Ten rodzaj logistyki ma się dobrze w kryzysie. Rynek rósł mocniej niż rok wcześniej

Rynek logistyki chłodniczej ma w 2023 r. wzrosnąć o 1,6 proc. w porównaniu do poprzedniego roku - wynika z szacunków analityków z Transport Intelligence. To nieco szybsze tempo wzrostu niż w roku poprzednim.

Ten artykuł przeczytasz w 2 minuty

Według szacunków firmy konsultingowej wartość rynku logistyki chłodniczej w 2022 r. osiągnęła 764,2 mld euro, co stanowiło wzrost o 1,5 proc. w stosunku do 2021 r. kiedy było to 752,8 mld. Mimo spowolnienia gospodarczego prognoza na bieżący rok zakłada szybsze tempo rozwoju. Rynek ma wzrosnąć o 1,6 proc. i osiągnie wartość 776,8 mld euro.

Głównym czynnikiem wpływającym na ekspansję logistyki chłodniczej jest trwający już od ponad 20 lat wzrost zarówno produkcji jak i konsumpcji żywności na świecie. Przede wszystkim motorem napędowym tego trendu są rynki wschodzące, w których w ostatnich dekadach setki milionów ludzi wyszło z ubóstwa. Rynek kształtują w dużej mierze Chiny – największy globalny importer żywności. Przykładowo, kraj ten jest największym na świecie producentem wieprzowiny, a mimo to importuje znaczne jej ilości. Wartość importu tego mięsa ze Stanów Zjednoczonych przekroczyła 1 mld dolarów w 2022 r.
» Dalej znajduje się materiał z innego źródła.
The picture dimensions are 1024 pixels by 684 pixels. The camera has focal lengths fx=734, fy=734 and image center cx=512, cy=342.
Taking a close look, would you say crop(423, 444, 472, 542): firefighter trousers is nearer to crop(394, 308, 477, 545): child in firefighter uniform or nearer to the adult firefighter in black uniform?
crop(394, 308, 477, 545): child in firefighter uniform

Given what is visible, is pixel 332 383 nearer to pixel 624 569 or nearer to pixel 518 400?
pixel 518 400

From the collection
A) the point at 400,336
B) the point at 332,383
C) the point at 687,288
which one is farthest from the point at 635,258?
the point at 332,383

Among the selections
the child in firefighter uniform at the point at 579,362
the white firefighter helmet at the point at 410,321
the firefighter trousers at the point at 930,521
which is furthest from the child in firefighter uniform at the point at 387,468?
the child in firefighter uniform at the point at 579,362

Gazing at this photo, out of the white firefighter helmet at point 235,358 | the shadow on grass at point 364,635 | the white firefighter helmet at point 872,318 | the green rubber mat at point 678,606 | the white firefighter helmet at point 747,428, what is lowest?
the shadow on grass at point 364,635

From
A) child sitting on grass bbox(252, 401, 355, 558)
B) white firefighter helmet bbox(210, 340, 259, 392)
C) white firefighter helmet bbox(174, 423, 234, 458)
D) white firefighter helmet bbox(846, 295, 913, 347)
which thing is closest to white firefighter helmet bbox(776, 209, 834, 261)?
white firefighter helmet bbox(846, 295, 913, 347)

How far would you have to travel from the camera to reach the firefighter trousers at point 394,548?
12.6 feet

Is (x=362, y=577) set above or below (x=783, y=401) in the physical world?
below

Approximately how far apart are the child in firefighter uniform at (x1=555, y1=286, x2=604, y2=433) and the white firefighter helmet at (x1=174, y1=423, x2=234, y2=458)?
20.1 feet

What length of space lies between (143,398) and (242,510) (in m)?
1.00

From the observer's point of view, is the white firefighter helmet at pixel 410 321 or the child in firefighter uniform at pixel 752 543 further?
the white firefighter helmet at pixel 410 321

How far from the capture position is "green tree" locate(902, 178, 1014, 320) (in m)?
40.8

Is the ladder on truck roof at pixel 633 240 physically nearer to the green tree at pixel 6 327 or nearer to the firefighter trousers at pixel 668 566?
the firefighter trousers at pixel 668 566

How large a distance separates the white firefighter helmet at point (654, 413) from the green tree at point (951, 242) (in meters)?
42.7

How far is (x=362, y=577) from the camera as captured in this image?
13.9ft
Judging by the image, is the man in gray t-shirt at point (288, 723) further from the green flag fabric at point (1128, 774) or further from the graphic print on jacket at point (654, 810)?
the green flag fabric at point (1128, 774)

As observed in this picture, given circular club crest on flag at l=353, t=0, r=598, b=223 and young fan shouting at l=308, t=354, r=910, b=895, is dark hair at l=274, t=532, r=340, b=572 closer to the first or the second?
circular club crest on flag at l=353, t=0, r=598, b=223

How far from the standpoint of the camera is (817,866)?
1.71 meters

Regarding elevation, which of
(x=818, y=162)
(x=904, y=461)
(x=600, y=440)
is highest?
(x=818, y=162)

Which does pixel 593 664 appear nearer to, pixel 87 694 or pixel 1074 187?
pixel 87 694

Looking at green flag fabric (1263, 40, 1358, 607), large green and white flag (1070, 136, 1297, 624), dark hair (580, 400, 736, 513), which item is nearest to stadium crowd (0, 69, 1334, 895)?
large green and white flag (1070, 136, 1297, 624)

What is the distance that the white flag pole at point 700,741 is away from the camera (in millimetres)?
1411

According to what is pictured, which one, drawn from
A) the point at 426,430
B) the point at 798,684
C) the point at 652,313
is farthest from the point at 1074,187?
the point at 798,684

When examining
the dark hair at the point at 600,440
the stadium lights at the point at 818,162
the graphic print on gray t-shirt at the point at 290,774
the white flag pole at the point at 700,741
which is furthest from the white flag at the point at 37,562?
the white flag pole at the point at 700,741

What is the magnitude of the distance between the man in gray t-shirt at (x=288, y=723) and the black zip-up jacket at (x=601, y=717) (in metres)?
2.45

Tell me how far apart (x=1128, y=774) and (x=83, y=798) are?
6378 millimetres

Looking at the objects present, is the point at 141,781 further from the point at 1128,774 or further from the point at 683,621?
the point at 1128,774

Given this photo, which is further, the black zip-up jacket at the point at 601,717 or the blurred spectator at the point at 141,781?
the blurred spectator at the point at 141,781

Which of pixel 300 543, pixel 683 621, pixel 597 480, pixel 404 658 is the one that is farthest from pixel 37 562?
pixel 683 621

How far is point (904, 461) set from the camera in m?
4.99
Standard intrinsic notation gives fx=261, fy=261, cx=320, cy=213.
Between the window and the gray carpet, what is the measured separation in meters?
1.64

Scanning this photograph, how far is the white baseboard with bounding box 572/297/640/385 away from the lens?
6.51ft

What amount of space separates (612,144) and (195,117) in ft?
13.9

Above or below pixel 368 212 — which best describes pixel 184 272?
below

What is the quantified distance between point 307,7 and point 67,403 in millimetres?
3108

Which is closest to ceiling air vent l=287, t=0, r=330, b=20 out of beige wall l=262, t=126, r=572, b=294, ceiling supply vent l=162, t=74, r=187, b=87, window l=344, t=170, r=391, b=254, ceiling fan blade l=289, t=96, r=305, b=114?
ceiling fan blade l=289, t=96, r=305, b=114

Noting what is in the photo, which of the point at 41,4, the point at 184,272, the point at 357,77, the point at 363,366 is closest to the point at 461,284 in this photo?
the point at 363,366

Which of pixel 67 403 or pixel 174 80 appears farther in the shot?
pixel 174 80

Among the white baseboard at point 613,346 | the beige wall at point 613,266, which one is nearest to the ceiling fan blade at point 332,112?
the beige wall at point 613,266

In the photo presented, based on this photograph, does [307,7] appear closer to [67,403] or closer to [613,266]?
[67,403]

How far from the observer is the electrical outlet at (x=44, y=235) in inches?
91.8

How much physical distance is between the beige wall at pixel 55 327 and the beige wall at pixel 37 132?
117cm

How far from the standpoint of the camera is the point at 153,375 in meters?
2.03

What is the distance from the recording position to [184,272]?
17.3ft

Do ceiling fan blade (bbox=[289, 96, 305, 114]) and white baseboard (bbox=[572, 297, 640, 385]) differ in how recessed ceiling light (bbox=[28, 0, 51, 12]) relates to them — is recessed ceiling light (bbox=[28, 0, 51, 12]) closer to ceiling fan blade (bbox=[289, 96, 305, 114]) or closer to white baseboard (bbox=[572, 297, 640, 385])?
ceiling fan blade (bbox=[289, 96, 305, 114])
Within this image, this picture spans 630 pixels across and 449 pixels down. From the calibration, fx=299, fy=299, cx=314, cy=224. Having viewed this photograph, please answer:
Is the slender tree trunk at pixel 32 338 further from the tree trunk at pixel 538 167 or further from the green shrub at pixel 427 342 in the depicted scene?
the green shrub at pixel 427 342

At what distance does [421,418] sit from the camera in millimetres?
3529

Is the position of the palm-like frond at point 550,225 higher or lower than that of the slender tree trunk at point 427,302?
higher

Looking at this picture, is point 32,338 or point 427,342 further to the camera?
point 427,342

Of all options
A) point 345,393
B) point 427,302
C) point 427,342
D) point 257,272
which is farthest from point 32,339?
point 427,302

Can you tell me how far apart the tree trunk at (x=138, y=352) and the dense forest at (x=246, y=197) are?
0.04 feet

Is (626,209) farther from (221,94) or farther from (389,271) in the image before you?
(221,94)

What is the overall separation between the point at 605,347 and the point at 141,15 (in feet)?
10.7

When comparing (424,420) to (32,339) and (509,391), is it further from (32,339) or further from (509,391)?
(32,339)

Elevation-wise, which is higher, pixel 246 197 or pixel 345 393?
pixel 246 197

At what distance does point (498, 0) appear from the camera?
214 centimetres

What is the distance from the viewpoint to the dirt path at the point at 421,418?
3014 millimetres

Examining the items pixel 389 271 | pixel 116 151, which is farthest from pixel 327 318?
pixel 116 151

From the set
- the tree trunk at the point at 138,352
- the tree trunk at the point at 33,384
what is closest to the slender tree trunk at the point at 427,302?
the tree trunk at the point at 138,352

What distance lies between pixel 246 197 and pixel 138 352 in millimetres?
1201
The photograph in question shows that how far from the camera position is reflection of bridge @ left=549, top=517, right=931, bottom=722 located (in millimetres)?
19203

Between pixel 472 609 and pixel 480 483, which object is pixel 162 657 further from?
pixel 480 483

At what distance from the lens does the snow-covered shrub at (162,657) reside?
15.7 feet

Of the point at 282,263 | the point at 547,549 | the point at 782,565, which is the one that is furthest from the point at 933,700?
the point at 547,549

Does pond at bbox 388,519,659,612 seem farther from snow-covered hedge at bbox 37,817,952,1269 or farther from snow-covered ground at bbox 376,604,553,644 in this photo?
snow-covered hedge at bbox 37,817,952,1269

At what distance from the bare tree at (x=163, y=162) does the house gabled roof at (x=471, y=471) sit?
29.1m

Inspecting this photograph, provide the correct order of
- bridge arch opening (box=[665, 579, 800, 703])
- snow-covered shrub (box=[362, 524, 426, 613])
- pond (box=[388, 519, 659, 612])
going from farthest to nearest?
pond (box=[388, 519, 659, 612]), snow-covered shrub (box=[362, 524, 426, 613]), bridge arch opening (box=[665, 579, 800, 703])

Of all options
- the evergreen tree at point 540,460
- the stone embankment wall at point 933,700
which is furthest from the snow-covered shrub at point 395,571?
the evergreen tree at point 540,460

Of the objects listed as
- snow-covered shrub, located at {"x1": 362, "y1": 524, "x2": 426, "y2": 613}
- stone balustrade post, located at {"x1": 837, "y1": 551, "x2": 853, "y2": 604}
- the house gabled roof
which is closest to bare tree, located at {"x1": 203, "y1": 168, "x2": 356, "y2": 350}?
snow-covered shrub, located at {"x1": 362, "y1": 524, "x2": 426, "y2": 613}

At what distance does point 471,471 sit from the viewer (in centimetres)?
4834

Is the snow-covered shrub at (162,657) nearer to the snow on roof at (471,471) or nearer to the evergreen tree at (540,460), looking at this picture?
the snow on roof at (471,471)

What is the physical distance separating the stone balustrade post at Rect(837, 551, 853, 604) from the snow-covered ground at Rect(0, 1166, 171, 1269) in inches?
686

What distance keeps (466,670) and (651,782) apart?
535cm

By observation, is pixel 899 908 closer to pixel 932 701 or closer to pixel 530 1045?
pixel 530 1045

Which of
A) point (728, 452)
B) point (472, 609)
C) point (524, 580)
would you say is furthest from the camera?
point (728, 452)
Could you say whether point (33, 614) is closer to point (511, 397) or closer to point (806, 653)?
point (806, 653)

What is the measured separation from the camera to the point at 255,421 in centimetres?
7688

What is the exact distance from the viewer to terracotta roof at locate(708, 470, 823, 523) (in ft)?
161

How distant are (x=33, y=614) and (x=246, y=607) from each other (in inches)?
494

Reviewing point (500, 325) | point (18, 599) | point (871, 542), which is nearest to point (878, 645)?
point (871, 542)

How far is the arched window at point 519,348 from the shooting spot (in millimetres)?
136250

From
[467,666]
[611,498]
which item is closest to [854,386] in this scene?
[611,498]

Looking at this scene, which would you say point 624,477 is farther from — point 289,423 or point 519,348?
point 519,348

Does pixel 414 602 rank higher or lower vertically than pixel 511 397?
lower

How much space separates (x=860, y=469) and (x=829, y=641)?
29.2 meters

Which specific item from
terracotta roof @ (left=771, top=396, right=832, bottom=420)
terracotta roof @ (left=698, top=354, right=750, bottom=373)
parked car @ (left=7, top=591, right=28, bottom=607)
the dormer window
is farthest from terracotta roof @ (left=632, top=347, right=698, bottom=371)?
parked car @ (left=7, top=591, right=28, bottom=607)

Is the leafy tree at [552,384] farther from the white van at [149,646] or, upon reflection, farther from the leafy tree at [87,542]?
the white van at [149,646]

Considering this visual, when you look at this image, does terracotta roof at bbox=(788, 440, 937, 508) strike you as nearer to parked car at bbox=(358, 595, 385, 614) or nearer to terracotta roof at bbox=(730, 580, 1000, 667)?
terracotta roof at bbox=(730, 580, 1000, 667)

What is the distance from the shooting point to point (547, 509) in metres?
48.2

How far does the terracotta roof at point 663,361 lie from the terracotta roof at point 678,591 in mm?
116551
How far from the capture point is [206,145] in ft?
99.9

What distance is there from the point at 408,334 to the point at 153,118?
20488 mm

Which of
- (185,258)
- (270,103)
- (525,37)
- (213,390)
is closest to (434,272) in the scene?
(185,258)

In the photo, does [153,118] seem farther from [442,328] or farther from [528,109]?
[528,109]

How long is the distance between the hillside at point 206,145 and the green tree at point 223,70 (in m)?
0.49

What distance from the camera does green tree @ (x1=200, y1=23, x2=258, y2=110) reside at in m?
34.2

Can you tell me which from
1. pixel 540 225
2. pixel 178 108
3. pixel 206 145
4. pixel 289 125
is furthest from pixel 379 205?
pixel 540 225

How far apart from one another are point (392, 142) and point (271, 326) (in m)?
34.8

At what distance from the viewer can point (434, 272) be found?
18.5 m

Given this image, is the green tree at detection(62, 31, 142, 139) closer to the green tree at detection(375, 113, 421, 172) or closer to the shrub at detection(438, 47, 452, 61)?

W 2021 r. Państwo Środka kupiło z zagranicy ponad 4 mln ton wieprzowiny, podczas gdy jeszcze w 2014 r. było to zaledwie 1 mln ton. Według TI, to właśnie Chiny i pozostałe rynki wschodzące będą odpowiedzialne za wzrost logistyki chłodniczej w kolejnych latach.

Dodatkowo globalizacja i rozwój handlu światowego wpłynął na import żywności i produktów rolnych z odległych krajów, co wymaga przewozu produktów w odpowiednich warunkach. Świadczy to o wspomnianej wcześniej poprawie bytu milionów ludzi, którzy mogą sobie pozwolić na droższe produkty mrożone bądź importowane w chłodniczych temperaturach.